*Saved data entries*
+===+

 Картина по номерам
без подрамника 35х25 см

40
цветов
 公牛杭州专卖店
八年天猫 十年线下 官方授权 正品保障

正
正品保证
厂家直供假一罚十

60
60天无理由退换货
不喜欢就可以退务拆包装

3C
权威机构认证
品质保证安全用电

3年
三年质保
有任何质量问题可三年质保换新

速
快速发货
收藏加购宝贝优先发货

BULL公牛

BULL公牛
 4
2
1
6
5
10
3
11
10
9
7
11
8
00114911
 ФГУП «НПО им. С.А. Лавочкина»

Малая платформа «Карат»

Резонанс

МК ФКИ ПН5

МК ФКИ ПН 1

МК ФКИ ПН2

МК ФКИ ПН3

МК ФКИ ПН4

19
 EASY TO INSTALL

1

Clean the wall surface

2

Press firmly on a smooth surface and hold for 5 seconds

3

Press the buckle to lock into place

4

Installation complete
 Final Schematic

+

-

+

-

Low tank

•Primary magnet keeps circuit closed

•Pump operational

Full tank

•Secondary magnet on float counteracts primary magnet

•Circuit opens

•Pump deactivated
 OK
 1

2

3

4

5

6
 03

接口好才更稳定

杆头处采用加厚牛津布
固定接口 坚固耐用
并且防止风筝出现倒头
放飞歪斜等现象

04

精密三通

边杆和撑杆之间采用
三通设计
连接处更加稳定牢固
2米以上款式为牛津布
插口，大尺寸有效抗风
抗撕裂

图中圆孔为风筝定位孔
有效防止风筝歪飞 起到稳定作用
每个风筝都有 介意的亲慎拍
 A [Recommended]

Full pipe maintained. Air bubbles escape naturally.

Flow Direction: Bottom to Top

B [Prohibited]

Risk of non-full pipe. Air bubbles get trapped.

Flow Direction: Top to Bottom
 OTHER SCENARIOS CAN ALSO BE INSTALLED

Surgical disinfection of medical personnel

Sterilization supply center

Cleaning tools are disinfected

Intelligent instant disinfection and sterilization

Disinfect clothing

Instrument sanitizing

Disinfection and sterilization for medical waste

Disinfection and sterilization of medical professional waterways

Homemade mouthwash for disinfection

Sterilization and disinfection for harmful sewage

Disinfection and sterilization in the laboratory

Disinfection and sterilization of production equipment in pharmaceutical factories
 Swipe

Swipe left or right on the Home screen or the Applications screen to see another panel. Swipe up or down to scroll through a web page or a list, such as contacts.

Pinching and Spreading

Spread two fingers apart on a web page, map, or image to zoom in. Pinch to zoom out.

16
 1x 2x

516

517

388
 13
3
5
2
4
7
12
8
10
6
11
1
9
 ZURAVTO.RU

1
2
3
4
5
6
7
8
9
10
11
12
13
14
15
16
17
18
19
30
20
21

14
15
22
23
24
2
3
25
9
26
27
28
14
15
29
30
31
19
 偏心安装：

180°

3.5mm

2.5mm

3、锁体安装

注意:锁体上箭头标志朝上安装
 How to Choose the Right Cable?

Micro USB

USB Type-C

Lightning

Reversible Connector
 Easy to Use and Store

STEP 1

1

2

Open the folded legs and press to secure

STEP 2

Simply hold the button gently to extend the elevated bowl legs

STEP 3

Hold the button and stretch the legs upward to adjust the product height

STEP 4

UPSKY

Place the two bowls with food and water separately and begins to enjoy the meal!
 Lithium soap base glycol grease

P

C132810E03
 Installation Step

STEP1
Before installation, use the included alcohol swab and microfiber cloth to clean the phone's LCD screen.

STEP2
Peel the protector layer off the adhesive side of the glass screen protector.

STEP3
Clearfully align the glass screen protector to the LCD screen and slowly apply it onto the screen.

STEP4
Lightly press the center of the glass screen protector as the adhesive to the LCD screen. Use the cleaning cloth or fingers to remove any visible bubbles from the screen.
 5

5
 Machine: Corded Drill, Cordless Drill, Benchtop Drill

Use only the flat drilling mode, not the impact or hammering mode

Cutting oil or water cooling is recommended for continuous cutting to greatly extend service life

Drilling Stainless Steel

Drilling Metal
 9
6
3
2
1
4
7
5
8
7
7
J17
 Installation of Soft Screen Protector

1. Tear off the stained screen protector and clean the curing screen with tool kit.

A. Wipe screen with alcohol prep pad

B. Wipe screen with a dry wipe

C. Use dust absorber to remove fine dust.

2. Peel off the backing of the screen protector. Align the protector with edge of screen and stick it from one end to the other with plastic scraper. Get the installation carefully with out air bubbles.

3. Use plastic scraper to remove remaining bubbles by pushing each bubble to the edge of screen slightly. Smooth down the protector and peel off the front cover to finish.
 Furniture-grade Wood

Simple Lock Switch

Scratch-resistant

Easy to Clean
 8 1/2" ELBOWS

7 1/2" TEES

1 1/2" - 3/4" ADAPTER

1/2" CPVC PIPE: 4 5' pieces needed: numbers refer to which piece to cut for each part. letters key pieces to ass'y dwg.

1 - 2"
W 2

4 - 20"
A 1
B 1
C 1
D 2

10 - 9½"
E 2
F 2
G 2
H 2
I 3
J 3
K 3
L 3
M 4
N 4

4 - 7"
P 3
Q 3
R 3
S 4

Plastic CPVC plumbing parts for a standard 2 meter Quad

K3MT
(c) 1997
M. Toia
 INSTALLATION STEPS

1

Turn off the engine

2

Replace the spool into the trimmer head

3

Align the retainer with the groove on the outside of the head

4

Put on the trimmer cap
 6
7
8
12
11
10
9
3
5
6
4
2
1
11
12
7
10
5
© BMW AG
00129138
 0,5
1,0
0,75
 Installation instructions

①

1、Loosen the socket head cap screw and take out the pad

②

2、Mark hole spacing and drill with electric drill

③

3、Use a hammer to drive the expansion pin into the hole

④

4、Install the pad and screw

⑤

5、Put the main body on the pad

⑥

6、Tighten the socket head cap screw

+===+

*WHAT TO PRODUCE*
Scan the entries above for the line containing "EASY TO INSTALL", and copy it and all lines after it exactly, down to and including the line containing "OTHER SCENARIOS CAN ALSO BE INSTALLED".

*REPLY*
 EASY TO INSTALL

1

Clean the wall surface

2

Press firmly on a smooth surface and hold for 5 seconds

3

Press the buckle to lock into place

4

Installation complete
 Final Schematic

+

-

+

-

Low tank

•Primary magnet keeps circuit closed

•Pump operational

Full tank

•Secondary magnet on float counteracts primary magnet

•Circuit opens

•Pump deactivated
 OK
 1

2

3

4

5

6
 03

接口好才更稳定

杆头处采用加厚牛津布
固定接口 坚固耐用
并且防止风筝出现倒头
放飞歪斜等现象

04

精密三通

边杆和撑杆之间采用
三通设计
连接处更加稳定牢固
2米以上款式为牛津布
插口，大尺寸有效抗风
抗撕裂

图中圆孔为风筝定位孔
有效防止风筝歪飞 起到稳定作用
每个风筝都有 介意的亲慎拍
 A [Recommended]

Full pipe maintained. Air bubbles escape naturally.

Flow Direction: Bottom to Top

B [Prohibited]

Risk of non-full pipe. Air bubbles get trapped.

Flow Direction: Top to Bottom
 OTHER SCENARIOS CAN ALSO BE INSTALLED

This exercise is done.